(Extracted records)
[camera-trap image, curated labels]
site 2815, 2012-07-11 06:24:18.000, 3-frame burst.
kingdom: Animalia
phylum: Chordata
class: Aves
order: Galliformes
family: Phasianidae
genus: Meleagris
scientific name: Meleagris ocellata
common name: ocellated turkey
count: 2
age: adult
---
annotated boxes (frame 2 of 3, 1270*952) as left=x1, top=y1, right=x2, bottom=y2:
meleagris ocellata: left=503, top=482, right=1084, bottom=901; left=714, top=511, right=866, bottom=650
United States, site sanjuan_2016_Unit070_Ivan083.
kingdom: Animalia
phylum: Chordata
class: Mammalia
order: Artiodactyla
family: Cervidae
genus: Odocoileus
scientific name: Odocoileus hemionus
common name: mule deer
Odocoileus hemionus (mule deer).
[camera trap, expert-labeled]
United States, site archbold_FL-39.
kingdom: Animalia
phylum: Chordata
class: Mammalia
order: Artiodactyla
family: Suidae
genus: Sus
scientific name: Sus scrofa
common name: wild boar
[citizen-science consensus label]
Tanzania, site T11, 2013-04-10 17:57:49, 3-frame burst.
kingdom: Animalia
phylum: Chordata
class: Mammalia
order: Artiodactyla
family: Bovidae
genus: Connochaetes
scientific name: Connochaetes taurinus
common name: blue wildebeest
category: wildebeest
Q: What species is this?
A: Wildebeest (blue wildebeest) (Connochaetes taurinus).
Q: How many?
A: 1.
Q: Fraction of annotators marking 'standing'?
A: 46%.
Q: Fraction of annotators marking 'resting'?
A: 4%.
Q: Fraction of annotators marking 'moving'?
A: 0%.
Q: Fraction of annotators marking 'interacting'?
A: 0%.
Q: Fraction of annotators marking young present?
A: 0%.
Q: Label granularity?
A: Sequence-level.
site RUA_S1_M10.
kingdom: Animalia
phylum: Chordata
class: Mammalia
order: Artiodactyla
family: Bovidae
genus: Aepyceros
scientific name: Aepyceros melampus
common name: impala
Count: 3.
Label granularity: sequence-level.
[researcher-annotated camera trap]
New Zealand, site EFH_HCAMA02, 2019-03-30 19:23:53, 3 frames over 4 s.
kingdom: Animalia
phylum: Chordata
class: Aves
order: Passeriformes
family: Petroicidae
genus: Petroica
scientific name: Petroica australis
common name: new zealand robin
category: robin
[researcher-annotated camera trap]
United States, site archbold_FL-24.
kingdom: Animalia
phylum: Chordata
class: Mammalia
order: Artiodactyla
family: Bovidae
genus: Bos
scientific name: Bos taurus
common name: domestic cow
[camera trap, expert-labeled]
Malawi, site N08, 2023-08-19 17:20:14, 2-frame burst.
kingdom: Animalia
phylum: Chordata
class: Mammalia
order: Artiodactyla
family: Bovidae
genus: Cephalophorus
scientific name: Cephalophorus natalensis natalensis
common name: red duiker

## WORK REQUIRED
Each line above that contains "burst" must be copied out.

## SOLUTION
site 2815, 2012-07-11 06:24:18.000, 3-frame burst.
Tanzania, site T11, 2013-04-10 17:57:49, 3-frame burst.
Malawi, site N08, 2023-08-19 17:20:14, 2-frame burst.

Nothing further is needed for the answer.